▶ _Exercise objective_: Every record that follows must be duplicated exactly, with images left out.

▶ _Source data_:
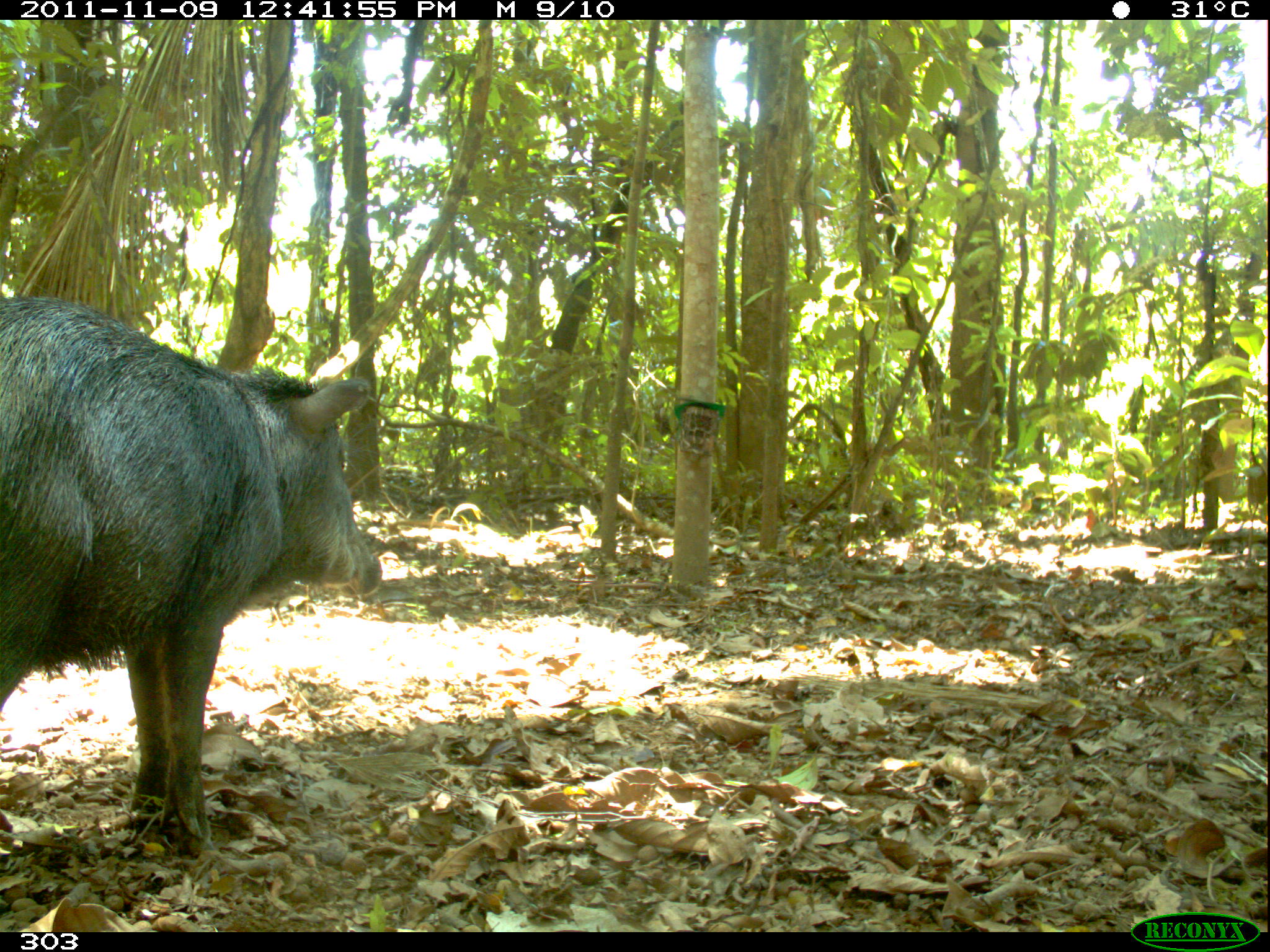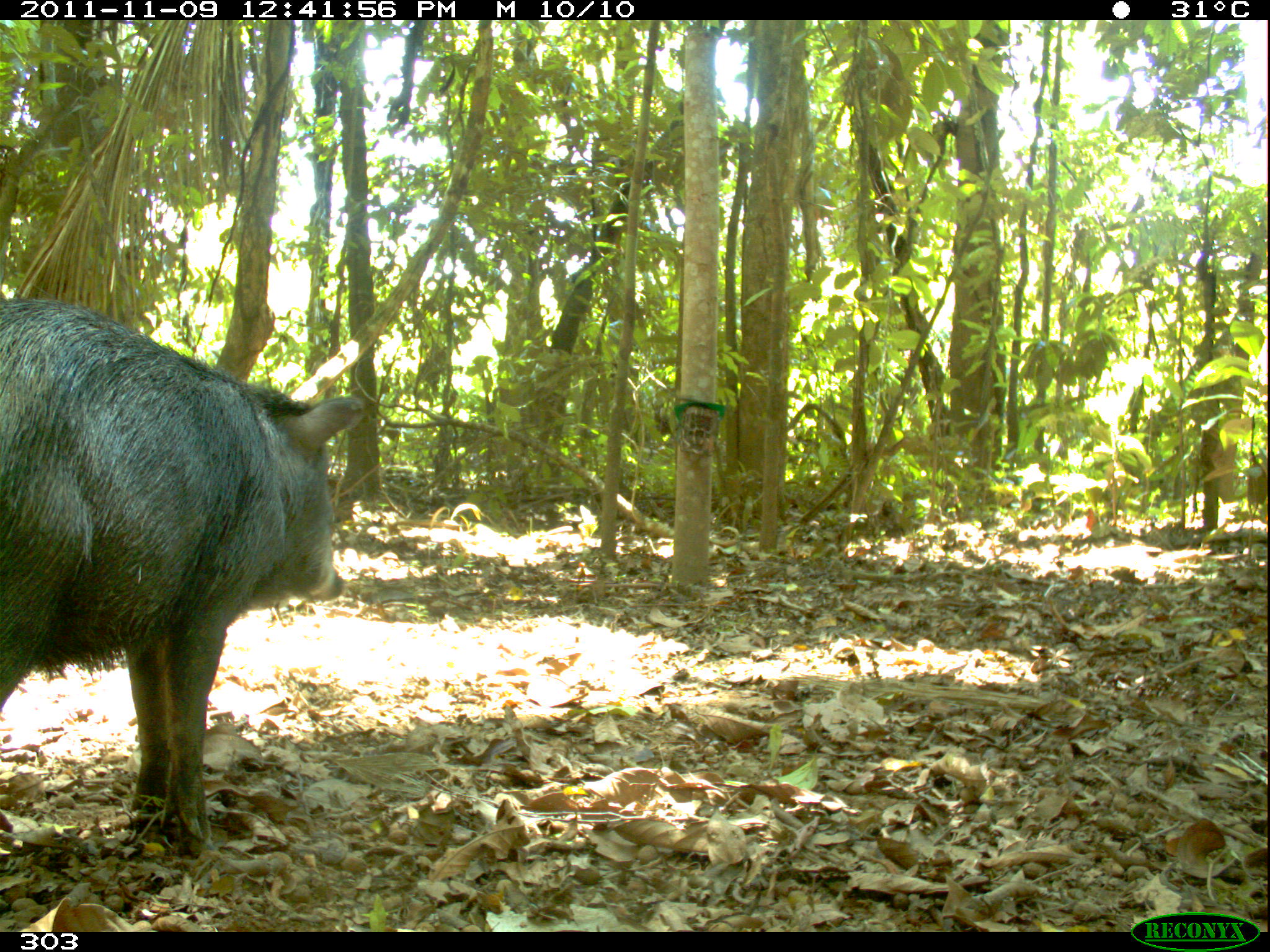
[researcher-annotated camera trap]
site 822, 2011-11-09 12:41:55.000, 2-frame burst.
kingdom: Animalia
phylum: Chordata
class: Mammalia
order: Artiodactyla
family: Tayassuidae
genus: Tayassu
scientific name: Tayassu pecari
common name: white-lipped peccary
Tayassu pecari (white-lipped peccary).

▶ _Task output_:
[researcher-annotated camera trap]
site 822, 2011-11-09 12:41:55.000, 2-frame burst.
kingdom: Animalia
phylum: Chordata
class: Mammalia
order: Artiodactyla
family: Tayassuidae
genus: Tayassu
scientific name: Tayassu pecari
common name: white-lipped peccary
Tayassu pecari (white-lipped peccary).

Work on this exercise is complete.